The continuum, then, does not follow deterministically from victimization to criminalization. Rather, social victims en masse serve as the very large pool from which the anomalous woman, who sells sex, steals or hurts people and gets caught, is a candidate for prosecution. These unruly masses are the target of criminal justice as well as the target of other dominant regulatory institutions in bureaucratized societies. The continuum from victimization to criminalization is arbitrarily drawn according to power relations as constructed through racially divided and class-based social structures, in tandem with the authority of law and other dominant discourses such as medicine, social sciences and welfare, which all serve selective law enforcement practices. (page 108)
Throughout the book Faith examines the ways in which women in prison are seen as transgressors of the law, and the different ways they are viewed and treated from males in prison. They are more likely to be sedated, to be punished more severely for speaking out / attempting things such as hunger strikes, and in how they are viewed upon release as well.
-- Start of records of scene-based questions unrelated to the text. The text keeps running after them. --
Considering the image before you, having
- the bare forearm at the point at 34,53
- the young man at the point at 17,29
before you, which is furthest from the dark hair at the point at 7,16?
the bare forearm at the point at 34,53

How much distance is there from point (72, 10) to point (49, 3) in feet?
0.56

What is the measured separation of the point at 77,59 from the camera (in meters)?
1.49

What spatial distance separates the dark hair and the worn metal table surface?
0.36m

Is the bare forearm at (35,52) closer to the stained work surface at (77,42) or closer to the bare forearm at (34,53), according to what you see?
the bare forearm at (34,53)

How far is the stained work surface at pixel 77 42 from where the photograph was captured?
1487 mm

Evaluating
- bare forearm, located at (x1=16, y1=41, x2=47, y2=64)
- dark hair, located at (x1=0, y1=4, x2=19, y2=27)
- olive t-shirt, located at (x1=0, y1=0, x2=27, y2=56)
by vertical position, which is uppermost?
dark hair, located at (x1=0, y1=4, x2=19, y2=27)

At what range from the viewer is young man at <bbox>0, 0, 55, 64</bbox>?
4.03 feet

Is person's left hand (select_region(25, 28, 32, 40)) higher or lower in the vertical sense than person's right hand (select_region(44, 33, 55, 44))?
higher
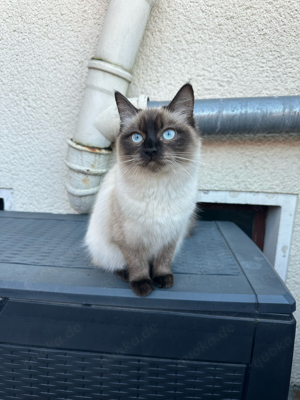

Through history various means, such as witch hunts or nunneries, were used to keep women in their place. The prison system and mass incarceration is simply the latest in a long line of ways in which dominant society has placed rules on the acceptable options for women and punished those who transgress. Currently prison is used as an alternative to fixing social systems that would give all an equal chance, instead any who steal (even small things like a loaf of bread), or who resort to sex work, are criminalized. Crime exists in all levels of society, the author reminds us, we have simply chosen to punish more harshly the crimes committed by those with the least.
This was a fantastic and very well-written and researched book that I highly recommend to all. If you are interested in social justice, gender issues, mass incarceration, history, or just learning more about our society, you definitely want to search out this book. My only criticism with the book is that although Faith discusses so much, including class, race, and sexual preference, transgender men and women were not discussed. No doubt their situation would have required even more research and time, but I would have appreciated at least a comment about the fact that they exist. Despite this fact, I still can’t recommend enough that you go read this book.